Pero Irán puede haber sido demasiado exigente y arrogante. En 2015 un agente describió a los sunitas en Irak como “vagrats” y se burló de sus ciudades por haber sido destruidas por ISIS. Tenían poco futuro. Los iraníes también superarían a los kurdos en 2017 y utilizarían a los estadounidenses para ayudar a castigar a la región kurda. En 2018 tenían una confianza suprema, pero las protestas contra Irán y sus milicias aliadas estaban comenzando. Ahora esas protestas han crecido. Soleimani fue a Bagdad en octubre para ayudar a reprimirlos. 350 iraquíes han sido asesinados a tiros por francotiradores, muchos de ellos presuntamente apoyados por Irán. Pero podría ser contraproducente.

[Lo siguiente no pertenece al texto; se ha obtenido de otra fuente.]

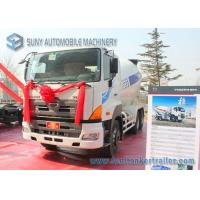 Quality 9 Cubic Meters Concrete Mixer Truck 350Hp HINO 700 LHD Foldable Chute wholesale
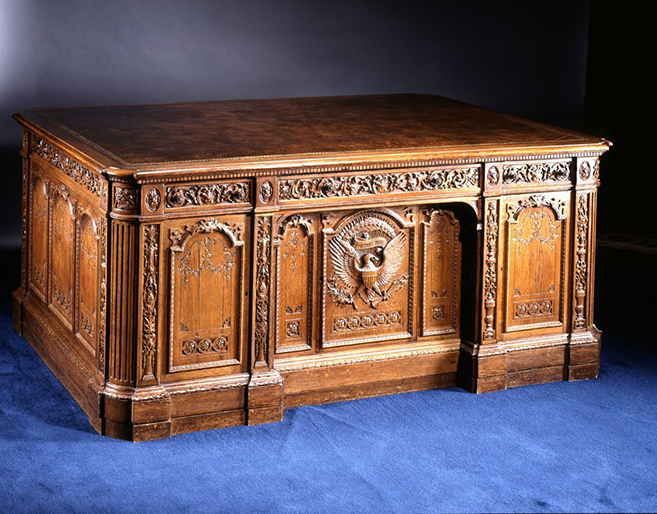 The Resolute Desk, Gift of Queen Victoria, 1880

De hecho, los agentes informaron a Irán que la estrella de Soleimani se estaba desvaneciendo. Publicaba demasiado en las redes sociales. Los iraquíes, enojados por los abusos de la milicia chiíta, decían que se volverían a Estados Unidos e “incluso a Israel” para entrar en Irak y salvarlo de Irán. Allí se sembraron las semillas en 2015 para las protestas masivas que se produjeron en 2019. El futuro de Irak aún no está claro. Pero lo que está claro es que Irán buscaba la dominación total de Irak. Se volvió arrogante a través de los canales abiertos de apoyo que tenía, a menudo debido al legado de la guerra de los años ochenta. Pero una nueva generación estaba surgiendo y sólo conocían a Irán como el poder a cargo, no como el libertador, no como el desvalido. Para ellos Soleimani y Amiri y Abu Mahdi al-Muhandis y Qais Khazali, Abadi, Maliki y tantos otros no eran hombres jóvenes que luchaban contra el poder de América y Saddam, sino los grandes hombres que dirigían las cosas. Ahora Irán tiene que controlar a Irak, no ser el que elija el momento y el lugar de sus batallas. Y no es fácil controlar a Irak.